Building a Distributed File System That Handles Massive Scale Without Breaking

A distributed file system at massive scale must handle petabytes of data, millions of files, and global access patterns. Systems like Google File System (GFS), Hadoop Distributed File System (HDFS), and Amazon EFS solve this through specific architectural choices.

Key sources: "The Google File System" paper (Ghemawat, Gobioff, Leung), HDFS architecture documentation.


The Limitations of NFS

Network File System (NFS) is the traditional approach to distributed file storage. It works for small clusters but breaks at scale due to:

  • Single server bottleneck: All metadata and data goes through one server
  • No data replication: Server failure means data loss
  • No geographic distribution: Performance degrades with distance
  • Limited concurrency: File locking is a bottleneck

Modern distributed file systems use fundamentally different architectures.


Architecture: Separate Metadata from Data

The key insight: metadata operations (file lookups, permissions) require strong consistency but low storage. Data operations (reading and writing file content) require high throughput but eventual consistency is often acceptable.

By separating them, each can scale independently:

Metadata Servers (small cluster, strongly consistent) │ ▼ Chunk Servers (large cluster, replicated for durability)


Key Design Decisions

Large Chunk Sizes

GFS uses 64 MB chunks. HDFS uses 128 MB. Large chunks reduce metadata overhead and enable efficient sequential reads. A 1 PB file system with 128 MB chunks needs only 8 million metadata entries rather than billions.

Immutable Files (Mostly)

Files in GFS/HDFS are append-only. Deleting or overwriting is rare. This simplifies concurrency control — readers never conflict with writers because new data is appended, not inserted.

Replication for Durability

Each chunk is replicated 3x across different servers (and ideally different racks). If a server fails, the chunk is available from replicas. The system automatically re-replicates chunks when replica count drops.


Consistency Model

GFS uses a relaxed consistency model for data:

  • Append operations are atomic for records larger than a chunk. If a record is written, it is visible in its entirety.
  • Concurrent appends may result in duplicates or padding, but records are never corrupted.
  • File metadata is strongly consistent through a single primary metadata server.
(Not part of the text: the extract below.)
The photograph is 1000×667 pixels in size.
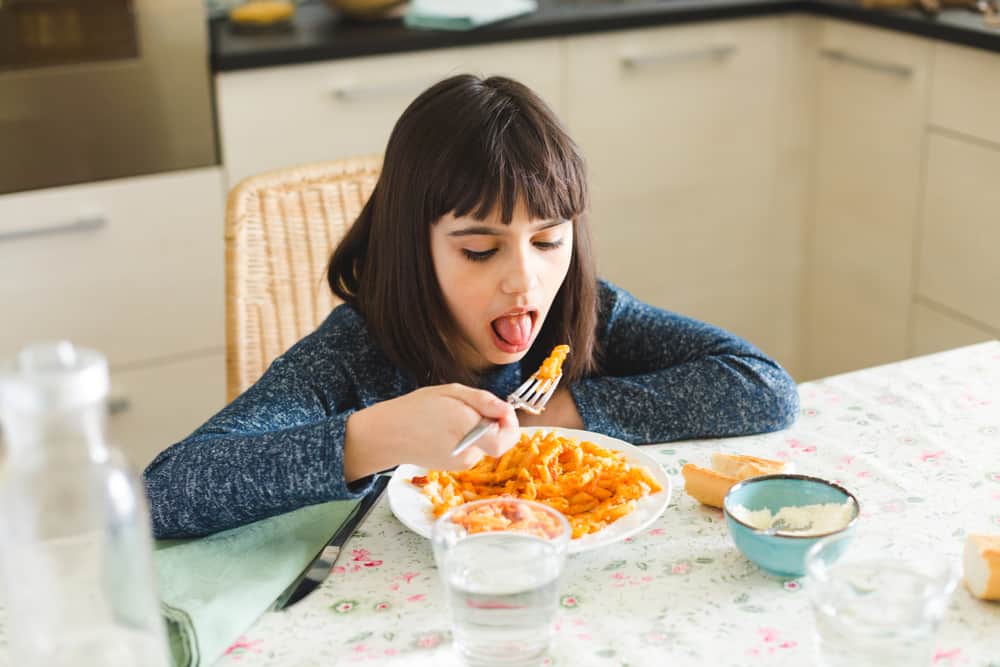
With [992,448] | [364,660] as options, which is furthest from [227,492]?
[992,448]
This trade-off is acceptable for batch processing workloads (MapReduce) where occasional duplicates are handled by idempotent processing.


Handling Failures

At massive scale, failures are not exceptional — they are expected. A 10,000-server cluster experiences daily hardware failures. The system must handle:

  • Server crashes
  • Disk failures
  • Network partitions
  • Slow servers (stragglers)

Stragglers are handled by redundant execution: the same task runs on multiple servers, and the first to complete wins.


Key Takeaways

  1. Separate metadata from data to allow independent scaling of each.
  2. Large chunk sizes (64-128 MB) reduce metadata overhead.
  3. Replication (3x) provides durability without expensive RAID hardware.
  4. Relaxed consistency for data with strong consistency for metadata.
  5. Design for failure — replicate aggressively and handle stragglers with redundant execution.